Ну конечно, Бартола понимала это: она понимала, что для хозяина настоящим сыном был тот, другой; а этот, Танотто, был ее сын — сын бедной крестьянки, и ничего больше; если бы он и умер, то избавился бы от страданий, избавился бы от ожидавшего его тяжкого труда; а смерть (боже упаси!) того, другого, синьорино, была бы страшным горем, потому что он богат и красив и создан, чтобы жить и наслаждаться жизнью; уж его-то господь бог должен всегда беречь.
В тот же день на закате барон Рагона приказал оседлать лошадь и уехал в город в сопровождении двух крестьян.
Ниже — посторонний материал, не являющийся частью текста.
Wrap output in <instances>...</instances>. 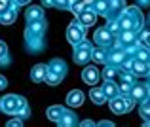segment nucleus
<instances>
[{
	"mask_svg": "<svg viewBox=\"0 0 150 127\" xmlns=\"http://www.w3.org/2000/svg\"><path fill=\"white\" fill-rule=\"evenodd\" d=\"M53 8H59V10H69V8H70V0H53Z\"/></svg>",
	"mask_w": 150,
	"mask_h": 127,
	"instance_id": "obj_32",
	"label": "nucleus"
},
{
	"mask_svg": "<svg viewBox=\"0 0 150 127\" xmlns=\"http://www.w3.org/2000/svg\"><path fill=\"white\" fill-rule=\"evenodd\" d=\"M89 99H91L93 104H105L106 102V97L105 93H103V87H91V91H89Z\"/></svg>",
	"mask_w": 150,
	"mask_h": 127,
	"instance_id": "obj_23",
	"label": "nucleus"
},
{
	"mask_svg": "<svg viewBox=\"0 0 150 127\" xmlns=\"http://www.w3.org/2000/svg\"><path fill=\"white\" fill-rule=\"evenodd\" d=\"M84 99H86V95L80 89H72L67 95V104H69V108H78V106L84 104Z\"/></svg>",
	"mask_w": 150,
	"mask_h": 127,
	"instance_id": "obj_12",
	"label": "nucleus"
},
{
	"mask_svg": "<svg viewBox=\"0 0 150 127\" xmlns=\"http://www.w3.org/2000/svg\"><path fill=\"white\" fill-rule=\"evenodd\" d=\"M108 106H110V110H112L114 114H118V116L127 112V106H125V97H124V95H118V97L110 99V101H108Z\"/></svg>",
	"mask_w": 150,
	"mask_h": 127,
	"instance_id": "obj_13",
	"label": "nucleus"
},
{
	"mask_svg": "<svg viewBox=\"0 0 150 127\" xmlns=\"http://www.w3.org/2000/svg\"><path fill=\"white\" fill-rule=\"evenodd\" d=\"M48 65H44V63H38V65H34L33 68H30V80L34 82V84H40V82H46V76H48Z\"/></svg>",
	"mask_w": 150,
	"mask_h": 127,
	"instance_id": "obj_9",
	"label": "nucleus"
},
{
	"mask_svg": "<svg viewBox=\"0 0 150 127\" xmlns=\"http://www.w3.org/2000/svg\"><path fill=\"white\" fill-rule=\"evenodd\" d=\"M4 55H8V46L0 40V57H4Z\"/></svg>",
	"mask_w": 150,
	"mask_h": 127,
	"instance_id": "obj_37",
	"label": "nucleus"
},
{
	"mask_svg": "<svg viewBox=\"0 0 150 127\" xmlns=\"http://www.w3.org/2000/svg\"><path fill=\"white\" fill-rule=\"evenodd\" d=\"M129 97L133 99L135 102H144L146 101V84H133L131 85V91H129Z\"/></svg>",
	"mask_w": 150,
	"mask_h": 127,
	"instance_id": "obj_10",
	"label": "nucleus"
},
{
	"mask_svg": "<svg viewBox=\"0 0 150 127\" xmlns=\"http://www.w3.org/2000/svg\"><path fill=\"white\" fill-rule=\"evenodd\" d=\"M67 40L72 44V46H78L80 42H84L86 40V27L74 19L69 25V29H67Z\"/></svg>",
	"mask_w": 150,
	"mask_h": 127,
	"instance_id": "obj_3",
	"label": "nucleus"
},
{
	"mask_svg": "<svg viewBox=\"0 0 150 127\" xmlns=\"http://www.w3.org/2000/svg\"><path fill=\"white\" fill-rule=\"evenodd\" d=\"M10 6H11V0H0V13H2L4 10H8Z\"/></svg>",
	"mask_w": 150,
	"mask_h": 127,
	"instance_id": "obj_34",
	"label": "nucleus"
},
{
	"mask_svg": "<svg viewBox=\"0 0 150 127\" xmlns=\"http://www.w3.org/2000/svg\"><path fill=\"white\" fill-rule=\"evenodd\" d=\"M118 23H120V30H133V21H131V15H129L127 10H124L120 15H116Z\"/></svg>",
	"mask_w": 150,
	"mask_h": 127,
	"instance_id": "obj_20",
	"label": "nucleus"
},
{
	"mask_svg": "<svg viewBox=\"0 0 150 127\" xmlns=\"http://www.w3.org/2000/svg\"><path fill=\"white\" fill-rule=\"evenodd\" d=\"M118 89H120V95H129V91H131V84L120 82V84H118Z\"/></svg>",
	"mask_w": 150,
	"mask_h": 127,
	"instance_id": "obj_33",
	"label": "nucleus"
},
{
	"mask_svg": "<svg viewBox=\"0 0 150 127\" xmlns=\"http://www.w3.org/2000/svg\"><path fill=\"white\" fill-rule=\"evenodd\" d=\"M95 19H97V13H95V10H93V6H86L84 11L76 15V21L82 23L84 27H91L93 23H95Z\"/></svg>",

Он прискакал туда поздно вечером и застал у себя в доме маркиза Нигрелли, специально приехавшего из Рима, где этот старый неисправимый волокита прошивал последние деньги. Маленький, сухонький, с длинными крашеными, нафабренными усами и негнущейся спиной, он встретил зятя с обычной церемонной вежливостью, словно абсолютно ничего не знал:
— О, дорогой барон… дорогой барон…
— Мое почтение! — буркнул Рагона, мрачно посмотрел ему прямо в глаза и не взял его протянутой руки; потом, увидев, что маркиз поднял руку, чтобы дружески похлопать по плечу, раздраженно прибавил:
— Прошу вас, не трогайте меня. Где мой сын?
— О, ему очень плохо! — вздохнул маркиз и развязно покрутил кончики нафабренных усов. — Очень плохо, дорогой барон… Идемте, идемте…
— Он в комнате матери? — спросил, останавливаясь, Рагона.
— Э, нет, — ответил Нигрелли. — Пришлось его перенести в другую комнату, потому что ему нужен воздух, понимаете, много воздуха, а это вредно Эуджении. У него тиф, к сожалению, дорогой барон… Так вот я и думал…
— Скажите мне, где он! — резко прервал его взволнованный барон. — Проводите меня!
После пяти лет отсутствия Рагона чувствовал себя чужим в своем собственном доме; он ничего не узнавал — так все изменила жена. В комнате, где лежал ребенок, он прежде всего увидел около кровати сиделку и не на шутку перепугался.